В Бурятии археографическая деятельность началась с 1922 г., с момента образования Бурятского ученого комитета (Буручкома). Данное время характеризуется началом повсеместного уничтожения буддийских монастырей. В ходе антирелигиозной деятельности нового правительства исчезали целые библиотеки раритетной буддийской литературы. Так, «в 1930 г. при Хоринском районном отделении милиции сосредоточилось большое количество книг из Агинского дацана, из библиотеки знаменитого Сандана Цыденова и т.д. Все это по распоряжению начальника отделения сожжено. При закрытии Цолгинского дацана Мухоршибирского аймака в начале 1934 г. со всех томов Ганжура и Данжура были сняты обертки, а сами книги выброшены на улицу и уничтожены. При закрытии трех прионон-ских дацанов Агинского аймака весной 1934 г. вся находившаяся в них литература была сожжена. Не избегает частичного уничтожения даже литература, привозимая в Улан-Удэнские республиканские учреждения. Так, Ганжур Аларского дацана, привезенный в 1930 г. Институтом культуры и переданный на хранение в Краевой музей, уничтожен во время занятия помещения музея другими организациями». Ученые Бурятии делали все возможное, чтобы спасти хотя бы часть книжных богатств. За 1923-1926 гг., период деятельности Буручкома, для научных целей было собрано тибетских книг около 700 единиц. Плановый сбор буддийской литературы был начат Институтом культуры с 1927 г., однако он был бессистемным и велся от случая к случаю, не хватало ни сил, ни средств. К примеру, в 1928 г. из Чесанского дацана был привезен Хоца Намсараевым Ганжур на монгольском языке (110 томов). В 1930 г. Г.Д. Нацовым из Эгитуйского дацана привезено 700 томов различных книг, в 1934 г. из Челутайского дацана им же была доставлена библиотека хамбо-ламы Ирэлтуева (более 1000 томов, из них 100 томов из-за отсутствия транспортировочных средств остались в Ацагатском сельсовете).

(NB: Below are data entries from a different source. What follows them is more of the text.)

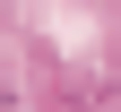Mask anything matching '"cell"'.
I'll return each mask as SVG.
<instances>
[{
	"mask_svg": "<svg viewBox=\"0 0 121 112\" xmlns=\"http://www.w3.org/2000/svg\"><path fill=\"white\" fill-rule=\"evenodd\" d=\"M0 112H17V95H9V86H0Z\"/></svg>",
	"mask_w": 121,
	"mask_h": 112,
	"instance_id": "6da1fadb",
	"label": "cell"
}]
</instances>
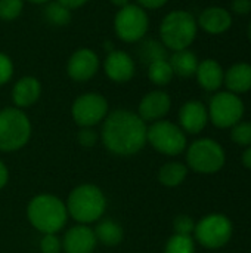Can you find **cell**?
I'll list each match as a JSON object with an SVG mask.
<instances>
[{
    "label": "cell",
    "mask_w": 251,
    "mask_h": 253,
    "mask_svg": "<svg viewBox=\"0 0 251 253\" xmlns=\"http://www.w3.org/2000/svg\"><path fill=\"white\" fill-rule=\"evenodd\" d=\"M175 77L169 59H158L148 64V79L155 86H167Z\"/></svg>",
    "instance_id": "cb8c5ba5"
},
{
    "label": "cell",
    "mask_w": 251,
    "mask_h": 253,
    "mask_svg": "<svg viewBox=\"0 0 251 253\" xmlns=\"http://www.w3.org/2000/svg\"><path fill=\"white\" fill-rule=\"evenodd\" d=\"M78 144L84 148H92L98 142V133L93 127H81L77 135Z\"/></svg>",
    "instance_id": "d6a6232c"
},
{
    "label": "cell",
    "mask_w": 251,
    "mask_h": 253,
    "mask_svg": "<svg viewBox=\"0 0 251 253\" xmlns=\"http://www.w3.org/2000/svg\"><path fill=\"white\" fill-rule=\"evenodd\" d=\"M59 1L61 4H64L65 7H68L70 10H74V9H78L81 6H84L86 3H89L90 0H56Z\"/></svg>",
    "instance_id": "d590c367"
},
{
    "label": "cell",
    "mask_w": 251,
    "mask_h": 253,
    "mask_svg": "<svg viewBox=\"0 0 251 253\" xmlns=\"http://www.w3.org/2000/svg\"><path fill=\"white\" fill-rule=\"evenodd\" d=\"M146 142H149L154 150L166 156H178L186 148L185 132L180 126L169 120L154 122L146 129Z\"/></svg>",
    "instance_id": "52a82bcc"
},
{
    "label": "cell",
    "mask_w": 251,
    "mask_h": 253,
    "mask_svg": "<svg viewBox=\"0 0 251 253\" xmlns=\"http://www.w3.org/2000/svg\"><path fill=\"white\" fill-rule=\"evenodd\" d=\"M231 13L235 15H249L251 12V0H232L231 1Z\"/></svg>",
    "instance_id": "836d02e7"
},
{
    "label": "cell",
    "mask_w": 251,
    "mask_h": 253,
    "mask_svg": "<svg viewBox=\"0 0 251 253\" xmlns=\"http://www.w3.org/2000/svg\"><path fill=\"white\" fill-rule=\"evenodd\" d=\"M169 62L172 65L175 76L185 77V79L195 76V71L200 64L198 56L191 49H182L173 52L172 56L169 58Z\"/></svg>",
    "instance_id": "44dd1931"
},
{
    "label": "cell",
    "mask_w": 251,
    "mask_h": 253,
    "mask_svg": "<svg viewBox=\"0 0 251 253\" xmlns=\"http://www.w3.org/2000/svg\"><path fill=\"white\" fill-rule=\"evenodd\" d=\"M99 56L89 47L77 49L67 62V74L77 83L89 82L99 71Z\"/></svg>",
    "instance_id": "7c38bea8"
},
{
    "label": "cell",
    "mask_w": 251,
    "mask_h": 253,
    "mask_svg": "<svg viewBox=\"0 0 251 253\" xmlns=\"http://www.w3.org/2000/svg\"><path fill=\"white\" fill-rule=\"evenodd\" d=\"M209 122L207 107L197 99L185 102L179 110V123L183 132L200 133Z\"/></svg>",
    "instance_id": "e0dca14e"
},
{
    "label": "cell",
    "mask_w": 251,
    "mask_h": 253,
    "mask_svg": "<svg viewBox=\"0 0 251 253\" xmlns=\"http://www.w3.org/2000/svg\"><path fill=\"white\" fill-rule=\"evenodd\" d=\"M172 108V98L164 90H151L148 92L138 105V116L146 122L163 120Z\"/></svg>",
    "instance_id": "5bb4252c"
},
{
    "label": "cell",
    "mask_w": 251,
    "mask_h": 253,
    "mask_svg": "<svg viewBox=\"0 0 251 253\" xmlns=\"http://www.w3.org/2000/svg\"><path fill=\"white\" fill-rule=\"evenodd\" d=\"M101 139L104 147L114 156H133L146 144V123L130 110L108 113L102 122Z\"/></svg>",
    "instance_id": "6da1fadb"
},
{
    "label": "cell",
    "mask_w": 251,
    "mask_h": 253,
    "mask_svg": "<svg viewBox=\"0 0 251 253\" xmlns=\"http://www.w3.org/2000/svg\"><path fill=\"white\" fill-rule=\"evenodd\" d=\"M186 162L198 173H216L225 165V151L216 141L203 138L191 144L186 151Z\"/></svg>",
    "instance_id": "ba28073f"
},
{
    "label": "cell",
    "mask_w": 251,
    "mask_h": 253,
    "mask_svg": "<svg viewBox=\"0 0 251 253\" xmlns=\"http://www.w3.org/2000/svg\"><path fill=\"white\" fill-rule=\"evenodd\" d=\"M98 243L112 248L121 243L123 240V228L112 219H102L98 222L96 228L93 230Z\"/></svg>",
    "instance_id": "7402d4cb"
},
{
    "label": "cell",
    "mask_w": 251,
    "mask_h": 253,
    "mask_svg": "<svg viewBox=\"0 0 251 253\" xmlns=\"http://www.w3.org/2000/svg\"><path fill=\"white\" fill-rule=\"evenodd\" d=\"M231 139L238 145H251V122H238L232 126Z\"/></svg>",
    "instance_id": "f1b7e54d"
},
{
    "label": "cell",
    "mask_w": 251,
    "mask_h": 253,
    "mask_svg": "<svg viewBox=\"0 0 251 253\" xmlns=\"http://www.w3.org/2000/svg\"><path fill=\"white\" fill-rule=\"evenodd\" d=\"M232 13L229 9L222 6H209L201 10L197 18L198 27L212 36H220L229 31L232 27Z\"/></svg>",
    "instance_id": "9a60e30c"
},
{
    "label": "cell",
    "mask_w": 251,
    "mask_h": 253,
    "mask_svg": "<svg viewBox=\"0 0 251 253\" xmlns=\"http://www.w3.org/2000/svg\"><path fill=\"white\" fill-rule=\"evenodd\" d=\"M209 119L216 127L228 129L241 122L244 116V102L229 90L216 92L209 104Z\"/></svg>",
    "instance_id": "9c48e42d"
},
{
    "label": "cell",
    "mask_w": 251,
    "mask_h": 253,
    "mask_svg": "<svg viewBox=\"0 0 251 253\" xmlns=\"http://www.w3.org/2000/svg\"><path fill=\"white\" fill-rule=\"evenodd\" d=\"M223 84L228 90L240 95L251 90V64L249 62H235L225 71Z\"/></svg>",
    "instance_id": "ffe728a7"
},
{
    "label": "cell",
    "mask_w": 251,
    "mask_h": 253,
    "mask_svg": "<svg viewBox=\"0 0 251 253\" xmlns=\"http://www.w3.org/2000/svg\"><path fill=\"white\" fill-rule=\"evenodd\" d=\"M24 1L31 3V4H47V3L52 1V0H24Z\"/></svg>",
    "instance_id": "ab89813d"
},
{
    "label": "cell",
    "mask_w": 251,
    "mask_h": 253,
    "mask_svg": "<svg viewBox=\"0 0 251 253\" xmlns=\"http://www.w3.org/2000/svg\"><path fill=\"white\" fill-rule=\"evenodd\" d=\"M41 95V83L33 76L21 77L12 87V101L16 108H28L34 105Z\"/></svg>",
    "instance_id": "ac0fdd59"
},
{
    "label": "cell",
    "mask_w": 251,
    "mask_h": 253,
    "mask_svg": "<svg viewBox=\"0 0 251 253\" xmlns=\"http://www.w3.org/2000/svg\"><path fill=\"white\" fill-rule=\"evenodd\" d=\"M247 37H249V40H250L251 43V21L250 24H249V27H247Z\"/></svg>",
    "instance_id": "60d3db41"
},
{
    "label": "cell",
    "mask_w": 251,
    "mask_h": 253,
    "mask_svg": "<svg viewBox=\"0 0 251 253\" xmlns=\"http://www.w3.org/2000/svg\"><path fill=\"white\" fill-rule=\"evenodd\" d=\"M139 55H141L142 61H145L146 64H151V62L158 61V59H166L167 58V49L164 47V44L161 42L146 40L139 47Z\"/></svg>",
    "instance_id": "484cf974"
},
{
    "label": "cell",
    "mask_w": 251,
    "mask_h": 253,
    "mask_svg": "<svg viewBox=\"0 0 251 253\" xmlns=\"http://www.w3.org/2000/svg\"><path fill=\"white\" fill-rule=\"evenodd\" d=\"M195 77L198 84L207 90V92H217L225 79V70L220 65L219 61L213 58H207L204 61H200L198 68L195 71Z\"/></svg>",
    "instance_id": "d6986e66"
},
{
    "label": "cell",
    "mask_w": 251,
    "mask_h": 253,
    "mask_svg": "<svg viewBox=\"0 0 251 253\" xmlns=\"http://www.w3.org/2000/svg\"><path fill=\"white\" fill-rule=\"evenodd\" d=\"M175 231L176 234H182V236H191L195 230V222L192 221L191 216L186 215H180L175 219L173 222Z\"/></svg>",
    "instance_id": "1f68e13d"
},
{
    "label": "cell",
    "mask_w": 251,
    "mask_h": 253,
    "mask_svg": "<svg viewBox=\"0 0 251 253\" xmlns=\"http://www.w3.org/2000/svg\"><path fill=\"white\" fill-rule=\"evenodd\" d=\"M195 252V245L191 236H182V234H175L173 237L169 239L164 253H194Z\"/></svg>",
    "instance_id": "4316f807"
},
{
    "label": "cell",
    "mask_w": 251,
    "mask_h": 253,
    "mask_svg": "<svg viewBox=\"0 0 251 253\" xmlns=\"http://www.w3.org/2000/svg\"><path fill=\"white\" fill-rule=\"evenodd\" d=\"M44 19L53 27H65L71 22V10L59 1H49L43 10Z\"/></svg>",
    "instance_id": "d4e9b609"
},
{
    "label": "cell",
    "mask_w": 251,
    "mask_h": 253,
    "mask_svg": "<svg viewBox=\"0 0 251 253\" xmlns=\"http://www.w3.org/2000/svg\"><path fill=\"white\" fill-rule=\"evenodd\" d=\"M198 34L197 18L183 9L169 12L160 24V39L166 49L173 52L189 49Z\"/></svg>",
    "instance_id": "277c9868"
},
{
    "label": "cell",
    "mask_w": 251,
    "mask_h": 253,
    "mask_svg": "<svg viewBox=\"0 0 251 253\" xmlns=\"http://www.w3.org/2000/svg\"><path fill=\"white\" fill-rule=\"evenodd\" d=\"M169 0H136V4L141 6L142 9H151V10H155V9H160L163 6L167 4Z\"/></svg>",
    "instance_id": "e575fe53"
},
{
    "label": "cell",
    "mask_w": 251,
    "mask_h": 253,
    "mask_svg": "<svg viewBox=\"0 0 251 253\" xmlns=\"http://www.w3.org/2000/svg\"><path fill=\"white\" fill-rule=\"evenodd\" d=\"M104 73L114 83H127L135 77L136 64L135 59L126 52L120 49L111 50L104 59Z\"/></svg>",
    "instance_id": "4fadbf2b"
},
{
    "label": "cell",
    "mask_w": 251,
    "mask_h": 253,
    "mask_svg": "<svg viewBox=\"0 0 251 253\" xmlns=\"http://www.w3.org/2000/svg\"><path fill=\"white\" fill-rule=\"evenodd\" d=\"M114 6H117L118 9H121V7H124V6H127L129 3H130V0H109Z\"/></svg>",
    "instance_id": "f35d334b"
},
{
    "label": "cell",
    "mask_w": 251,
    "mask_h": 253,
    "mask_svg": "<svg viewBox=\"0 0 251 253\" xmlns=\"http://www.w3.org/2000/svg\"><path fill=\"white\" fill-rule=\"evenodd\" d=\"M27 218L41 234H58L68 221L67 205L53 194H37L27 206Z\"/></svg>",
    "instance_id": "7a4b0ae2"
},
{
    "label": "cell",
    "mask_w": 251,
    "mask_h": 253,
    "mask_svg": "<svg viewBox=\"0 0 251 253\" xmlns=\"http://www.w3.org/2000/svg\"><path fill=\"white\" fill-rule=\"evenodd\" d=\"M188 175V169L185 165L179 162H169L164 166H161L158 172V179L164 187H178L180 185Z\"/></svg>",
    "instance_id": "603a6c76"
},
{
    "label": "cell",
    "mask_w": 251,
    "mask_h": 253,
    "mask_svg": "<svg viewBox=\"0 0 251 253\" xmlns=\"http://www.w3.org/2000/svg\"><path fill=\"white\" fill-rule=\"evenodd\" d=\"M108 101L104 95L87 92L75 98L71 107V116L80 127H95L108 116Z\"/></svg>",
    "instance_id": "30bf717a"
},
{
    "label": "cell",
    "mask_w": 251,
    "mask_h": 253,
    "mask_svg": "<svg viewBox=\"0 0 251 253\" xmlns=\"http://www.w3.org/2000/svg\"><path fill=\"white\" fill-rule=\"evenodd\" d=\"M65 205L68 216L78 224L89 225L104 216L107 211V197L99 187L81 184L70 193Z\"/></svg>",
    "instance_id": "3957f363"
},
{
    "label": "cell",
    "mask_w": 251,
    "mask_h": 253,
    "mask_svg": "<svg viewBox=\"0 0 251 253\" xmlns=\"http://www.w3.org/2000/svg\"><path fill=\"white\" fill-rule=\"evenodd\" d=\"M31 130V122L22 110L16 107L0 110V151L12 153L25 147Z\"/></svg>",
    "instance_id": "5b68a950"
},
{
    "label": "cell",
    "mask_w": 251,
    "mask_h": 253,
    "mask_svg": "<svg viewBox=\"0 0 251 253\" xmlns=\"http://www.w3.org/2000/svg\"><path fill=\"white\" fill-rule=\"evenodd\" d=\"M243 165H244L246 168L251 169V147H249V148L244 151V154H243Z\"/></svg>",
    "instance_id": "74e56055"
},
{
    "label": "cell",
    "mask_w": 251,
    "mask_h": 253,
    "mask_svg": "<svg viewBox=\"0 0 251 253\" xmlns=\"http://www.w3.org/2000/svg\"><path fill=\"white\" fill-rule=\"evenodd\" d=\"M96 245L95 231L83 224L70 228L62 239V251L65 253H93Z\"/></svg>",
    "instance_id": "2e32d148"
},
{
    "label": "cell",
    "mask_w": 251,
    "mask_h": 253,
    "mask_svg": "<svg viewBox=\"0 0 251 253\" xmlns=\"http://www.w3.org/2000/svg\"><path fill=\"white\" fill-rule=\"evenodd\" d=\"M24 0H0V19L13 21L16 19L24 9Z\"/></svg>",
    "instance_id": "83f0119b"
},
{
    "label": "cell",
    "mask_w": 251,
    "mask_h": 253,
    "mask_svg": "<svg viewBox=\"0 0 251 253\" xmlns=\"http://www.w3.org/2000/svg\"><path fill=\"white\" fill-rule=\"evenodd\" d=\"M13 77V61L4 52H0V86H4Z\"/></svg>",
    "instance_id": "4dcf8cb0"
},
{
    "label": "cell",
    "mask_w": 251,
    "mask_h": 253,
    "mask_svg": "<svg viewBox=\"0 0 251 253\" xmlns=\"http://www.w3.org/2000/svg\"><path fill=\"white\" fill-rule=\"evenodd\" d=\"M7 181H9V170L6 168V165L0 160V190L6 187Z\"/></svg>",
    "instance_id": "8d00e7d4"
},
{
    "label": "cell",
    "mask_w": 251,
    "mask_h": 253,
    "mask_svg": "<svg viewBox=\"0 0 251 253\" xmlns=\"http://www.w3.org/2000/svg\"><path fill=\"white\" fill-rule=\"evenodd\" d=\"M40 251L41 253H61L62 240L58 234H43L40 240Z\"/></svg>",
    "instance_id": "f546056e"
},
{
    "label": "cell",
    "mask_w": 251,
    "mask_h": 253,
    "mask_svg": "<svg viewBox=\"0 0 251 253\" xmlns=\"http://www.w3.org/2000/svg\"><path fill=\"white\" fill-rule=\"evenodd\" d=\"M197 242L207 249H219L225 246L232 236V224L225 215H207L194 230Z\"/></svg>",
    "instance_id": "8fae6325"
},
{
    "label": "cell",
    "mask_w": 251,
    "mask_h": 253,
    "mask_svg": "<svg viewBox=\"0 0 251 253\" xmlns=\"http://www.w3.org/2000/svg\"><path fill=\"white\" fill-rule=\"evenodd\" d=\"M149 30V16L145 9L136 3L118 9L114 16V31L124 43L141 42Z\"/></svg>",
    "instance_id": "8992f818"
}]
</instances>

В результате многочисленных обращений Агвана Доржиева, А.И. Герасимовой и других образованных людей к руководящим органам страны о необходимости сохранения культурно-исторических памятников в 1939 г. была создана комиссия для обследования дацанов БМАССР «и решения вопроса об использовании сохранившегося культового имущества». В отборе экспонатов (в том числе и книг) от ИВ АН принимал участие Е.М.Залкинд, который в «Отчете об обследовании дацанов БМАССР в 1939 г.» писал: «Руководящие органы Бурят-Монгольской АССР допустили расхищение и уничтожение больших и материальных ценностей и нередко принимали принципиально неправильные решения по отношению к пережиткам ламаизма». В декабре 1939 г. начальник экспедиции А Н Гатов заключил договор с директором Читинского областного музея Тяжеловым о том, что музей передаст им часть культового имущества бывшего Агинского дацана. Таким образом, библиотеке Агинского дацана «повезло» больше, чем другим, основная часть ее была вывезена Институтом востоковедения АН СССР в Лениградское отделение, где и находится поныне.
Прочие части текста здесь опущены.